═════ Records for this task

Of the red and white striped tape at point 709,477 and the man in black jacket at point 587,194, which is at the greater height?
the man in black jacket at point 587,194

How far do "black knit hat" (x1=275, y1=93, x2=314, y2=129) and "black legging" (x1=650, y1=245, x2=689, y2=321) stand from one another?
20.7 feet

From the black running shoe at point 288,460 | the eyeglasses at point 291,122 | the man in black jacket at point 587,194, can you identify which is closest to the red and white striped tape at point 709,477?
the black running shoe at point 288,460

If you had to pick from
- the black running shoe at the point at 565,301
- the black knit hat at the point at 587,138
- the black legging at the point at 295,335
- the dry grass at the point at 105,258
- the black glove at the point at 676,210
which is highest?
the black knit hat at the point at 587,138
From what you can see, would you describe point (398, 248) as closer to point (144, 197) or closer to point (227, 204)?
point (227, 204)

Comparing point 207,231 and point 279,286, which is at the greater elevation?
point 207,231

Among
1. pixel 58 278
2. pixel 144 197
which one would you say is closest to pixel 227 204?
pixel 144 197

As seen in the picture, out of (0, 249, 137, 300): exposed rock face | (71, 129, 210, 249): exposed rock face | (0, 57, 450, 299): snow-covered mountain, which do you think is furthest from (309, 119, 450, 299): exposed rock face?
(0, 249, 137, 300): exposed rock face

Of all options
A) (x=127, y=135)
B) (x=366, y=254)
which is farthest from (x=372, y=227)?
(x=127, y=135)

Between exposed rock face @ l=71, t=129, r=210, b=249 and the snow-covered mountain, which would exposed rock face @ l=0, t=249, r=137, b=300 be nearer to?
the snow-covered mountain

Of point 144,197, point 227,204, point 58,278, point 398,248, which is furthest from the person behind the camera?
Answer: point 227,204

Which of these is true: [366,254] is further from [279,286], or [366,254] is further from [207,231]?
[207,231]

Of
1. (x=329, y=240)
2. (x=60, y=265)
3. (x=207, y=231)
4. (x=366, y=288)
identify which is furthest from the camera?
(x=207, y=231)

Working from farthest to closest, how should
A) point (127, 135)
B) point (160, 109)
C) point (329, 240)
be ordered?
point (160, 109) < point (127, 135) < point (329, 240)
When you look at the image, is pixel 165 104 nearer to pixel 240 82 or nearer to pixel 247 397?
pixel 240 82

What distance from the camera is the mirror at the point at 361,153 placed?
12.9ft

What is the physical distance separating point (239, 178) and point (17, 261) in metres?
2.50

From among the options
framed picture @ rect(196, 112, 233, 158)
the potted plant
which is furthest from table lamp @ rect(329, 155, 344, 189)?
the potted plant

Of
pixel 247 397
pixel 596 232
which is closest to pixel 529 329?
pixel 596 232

══════════

> [Goal]:
Only the lines from the one containing "From what you" to the end of the listing belong in the output, each reproduced exactly.

> [Worked answer]:
From what you can see, would you describe point (398, 248) as closer to point (144, 197) or closer to point (227, 204)?
point (227, 204)

Comparing point 207,231 and point 279,286, which is at the greater elevation?
point 207,231

Among
1. pixel 58 278
2. pixel 144 197
which one would you say is closest to pixel 227 204?
pixel 144 197

As seen in the picture, out of (0, 249, 137, 300): exposed rock face | (71, 129, 210, 249): exposed rock face | (0, 57, 450, 299): snow-covered mountain, which do you think is furthest from (309, 119, 450, 299): exposed rock face?
(0, 249, 137, 300): exposed rock face

Of all options
A) (x=127, y=135)
B) (x=366, y=254)
which is farthest from (x=372, y=227)?
(x=127, y=135)

Between exposed rock face @ l=71, t=129, r=210, b=249 and the snow-covered mountain, which would exposed rock face @ l=0, t=249, r=137, b=300 be nearer to?
the snow-covered mountain

Of point 144,197, point 227,204, point 58,278, point 398,248, which is furthest from the person behind the camera?
Answer: point 227,204

Which of these is true: [366,254] is further from [279,286], or [366,254] is further from [207,231]?
[207,231]

Of
1. (x=329, y=240)
2. (x=60, y=265)
3. (x=207, y=231)
4. (x=366, y=288)
identify which is furthest from the camera?
(x=207, y=231)

Working from farthest to closest, how should
A) point (127, 135)
B) point (160, 109)
C) point (329, 240)
be ordered?
point (160, 109) < point (127, 135) < point (329, 240)
When you look at the image, is pixel 165 104 nearer to pixel 240 82 or nearer to pixel 247 397?
pixel 240 82

What distance from the camera is the mirror at the point at 361,153 placed?
12.9ft

What is the physical distance separating point (239, 178) and point (17, 261) in metres?
2.50

From among the options
framed picture @ rect(196, 112, 233, 158)
the potted plant
which is furthest from table lamp @ rect(329, 155, 344, 189)?
the potted plant

Of
pixel 247 397
pixel 596 232
which is closest to pixel 529 329?
pixel 596 232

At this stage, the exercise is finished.